Um dem unkontrollierten Treiben mit öffentlichen Mitteln berlinweit zu begegnen, fordern die Korruptionswächter den Senat auf, für die Bezirke Mindeststandards verpflichtend festzuschreiben. So sollte es in jedem Bezirk nicht nur einen Arbeitskreis Antikorruption geben, sondern eine zentrale Prüfgruppe, in die die einzelnen Innenrevisionen der Abteilungen eingebunden sind und die direkt dem Antikorruptionsbeauftragten unterstellt ist. Letzterer sollte ausschließlich den Bürgermeistern verantwortlich sein. Die Bürgermeister sollten in Form eines „Korruptionsberichts“ jährlich vor den Bezirksverordnetenversammlungen Rechenschaft ablegen. Ebenso wichtig sei ein Monitoring, also eine regelmäßige Überprüfung der Korruptionsprävention in den einzelnen Bezirken durch den Senat – ergänzt durch turnusmäßige Untersuchungen seitens des Landesrechnungshofs.

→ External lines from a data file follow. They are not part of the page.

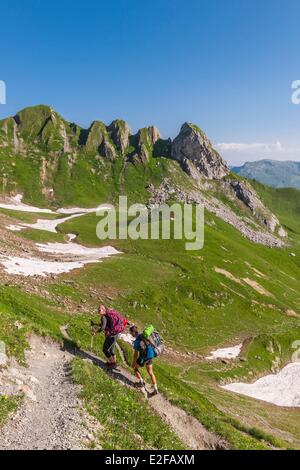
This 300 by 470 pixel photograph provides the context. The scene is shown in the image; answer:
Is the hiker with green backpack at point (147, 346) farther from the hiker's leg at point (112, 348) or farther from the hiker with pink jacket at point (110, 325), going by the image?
the hiker's leg at point (112, 348)

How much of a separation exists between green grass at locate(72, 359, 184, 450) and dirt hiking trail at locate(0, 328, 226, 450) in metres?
0.50

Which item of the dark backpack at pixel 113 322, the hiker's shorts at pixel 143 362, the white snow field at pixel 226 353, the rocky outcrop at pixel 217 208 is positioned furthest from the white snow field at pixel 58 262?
the rocky outcrop at pixel 217 208

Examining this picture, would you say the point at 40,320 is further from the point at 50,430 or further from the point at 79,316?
the point at 50,430

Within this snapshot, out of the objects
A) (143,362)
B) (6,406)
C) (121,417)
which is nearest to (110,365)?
(143,362)

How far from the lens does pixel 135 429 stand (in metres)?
17.3

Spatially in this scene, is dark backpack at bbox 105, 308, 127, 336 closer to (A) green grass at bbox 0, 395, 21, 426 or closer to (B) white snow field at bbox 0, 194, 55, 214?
(A) green grass at bbox 0, 395, 21, 426

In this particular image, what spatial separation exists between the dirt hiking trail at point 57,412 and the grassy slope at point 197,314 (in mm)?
1125

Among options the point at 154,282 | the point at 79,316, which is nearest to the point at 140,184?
the point at 154,282

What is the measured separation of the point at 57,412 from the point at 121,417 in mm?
3028

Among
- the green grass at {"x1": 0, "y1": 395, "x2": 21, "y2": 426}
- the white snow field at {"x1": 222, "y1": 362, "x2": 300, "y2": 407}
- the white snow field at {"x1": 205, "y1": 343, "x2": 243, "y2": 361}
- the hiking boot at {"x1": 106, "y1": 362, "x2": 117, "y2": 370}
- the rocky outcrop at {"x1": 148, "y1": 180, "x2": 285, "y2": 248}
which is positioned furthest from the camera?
the rocky outcrop at {"x1": 148, "y1": 180, "x2": 285, "y2": 248}

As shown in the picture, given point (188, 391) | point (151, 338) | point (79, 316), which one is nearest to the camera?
point (151, 338)

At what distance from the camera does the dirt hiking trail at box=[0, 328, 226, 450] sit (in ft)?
47.2

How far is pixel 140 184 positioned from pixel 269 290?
343ft

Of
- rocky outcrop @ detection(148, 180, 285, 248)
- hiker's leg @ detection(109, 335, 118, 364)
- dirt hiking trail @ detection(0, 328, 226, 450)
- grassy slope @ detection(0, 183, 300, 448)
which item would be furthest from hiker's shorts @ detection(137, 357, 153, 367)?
rocky outcrop @ detection(148, 180, 285, 248)
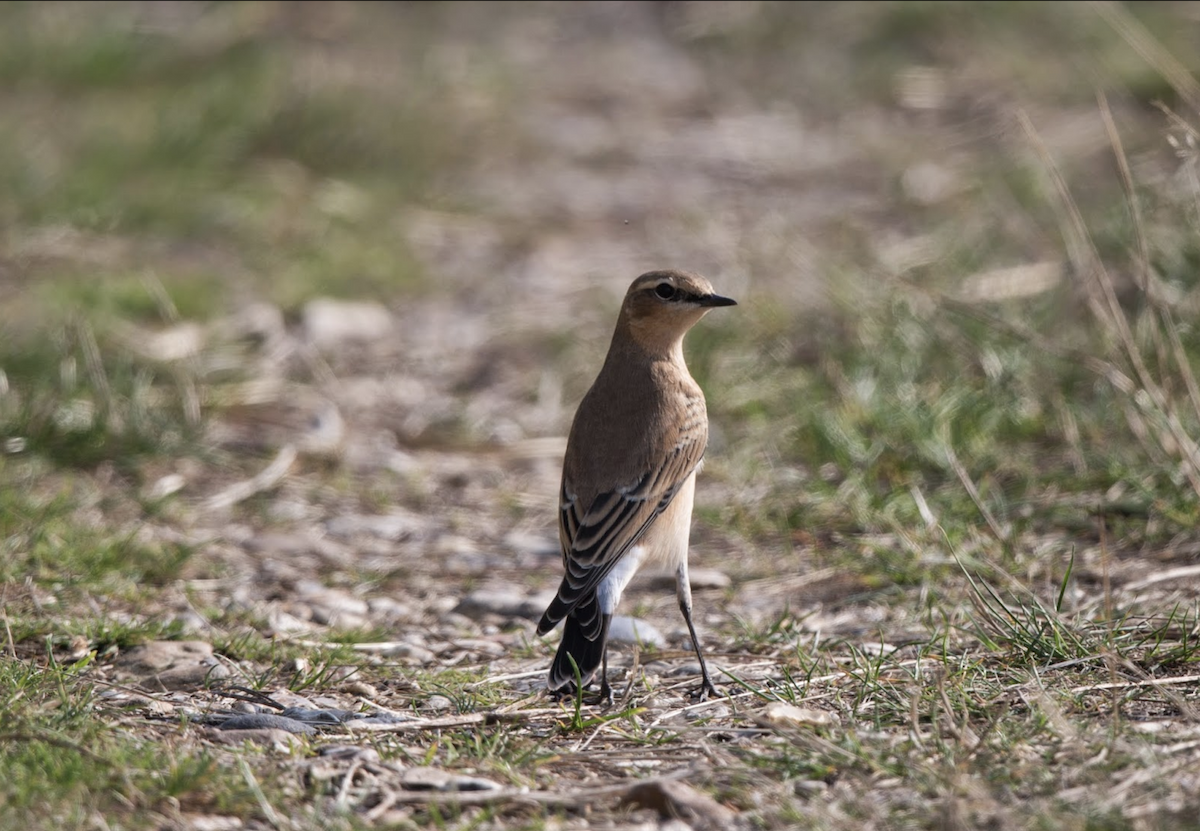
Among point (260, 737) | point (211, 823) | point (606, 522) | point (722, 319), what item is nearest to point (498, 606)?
point (606, 522)

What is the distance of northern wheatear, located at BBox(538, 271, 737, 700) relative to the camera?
17.6 ft

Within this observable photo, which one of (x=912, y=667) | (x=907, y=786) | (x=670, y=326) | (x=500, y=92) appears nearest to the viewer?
(x=907, y=786)

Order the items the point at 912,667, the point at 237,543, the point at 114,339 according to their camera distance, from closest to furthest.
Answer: the point at 912,667, the point at 237,543, the point at 114,339

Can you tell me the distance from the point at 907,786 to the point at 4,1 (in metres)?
15.1

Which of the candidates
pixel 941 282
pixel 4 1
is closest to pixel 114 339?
pixel 941 282

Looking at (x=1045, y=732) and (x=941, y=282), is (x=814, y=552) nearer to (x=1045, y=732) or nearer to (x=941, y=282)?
(x=1045, y=732)

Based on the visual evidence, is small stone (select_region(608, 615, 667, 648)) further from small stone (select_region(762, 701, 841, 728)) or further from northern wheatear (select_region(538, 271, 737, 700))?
small stone (select_region(762, 701, 841, 728))

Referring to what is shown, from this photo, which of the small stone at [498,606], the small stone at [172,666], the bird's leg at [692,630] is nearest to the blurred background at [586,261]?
the small stone at [498,606]

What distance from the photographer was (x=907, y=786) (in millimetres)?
4152

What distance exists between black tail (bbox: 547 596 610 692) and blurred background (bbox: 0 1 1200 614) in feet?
5.13

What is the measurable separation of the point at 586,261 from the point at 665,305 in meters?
5.25

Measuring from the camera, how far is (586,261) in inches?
464

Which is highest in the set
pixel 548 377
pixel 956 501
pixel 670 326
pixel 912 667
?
pixel 670 326

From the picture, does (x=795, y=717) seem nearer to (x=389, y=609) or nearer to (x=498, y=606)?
(x=498, y=606)
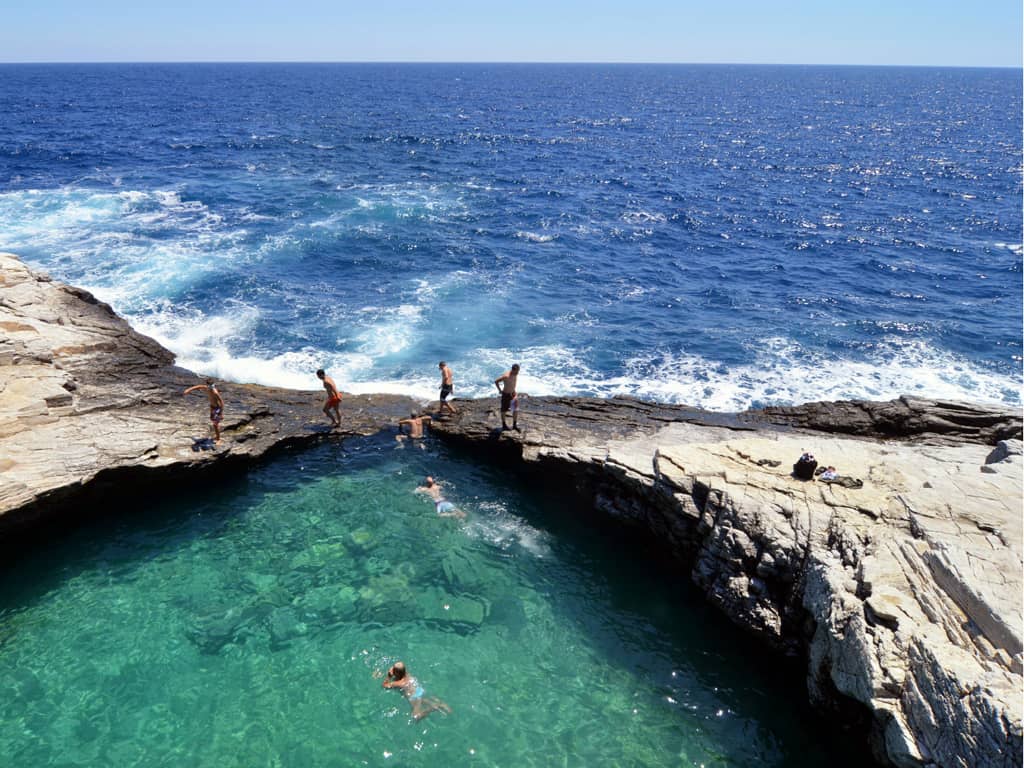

Auf besonders korruptionsgefährdeten Arbeitsstellen sollte ein Rotationsprinzip eingeführt werden. Spätestens nach fünf Jahren müsse ein Personalwechsel stattfinden. Dringend erforderlich sei die Einrichtung von zentralen Vergabestellen, um eine Trennung von Planungs-, Ausschreibungs-, Vergabe-, Bauleitungs- und Abrechnungsfunktionen zu erreichen. Für unabdingbar hält Transparency International eine Sponsoring-Richtlinie für jeden Bezirk, die Sponsoring in Bereichen mit hoheitlichem Handeln ausschließt und Transparenz herstellt, wer zu welchem Zweck welche Mittel zur Verfügung stellt und worin die Gegenleistung besteht. Sponsoring parallel zu Bieterverfahren müsse ausgeschlossen werden. Jeder Bezirk sollte einen jährlichen Sponsoringbericht veröffentlichen. Die Querelen im Bezirk Reinickendorf um die Bezirksbürgermeisterin Marlies Wanjura und deren Umgang mit Spendenmitteln, die inzwischen vom Landesrechnungshof geprüft werden, unterstreichen die Notwendigkeit einer Neuregelung.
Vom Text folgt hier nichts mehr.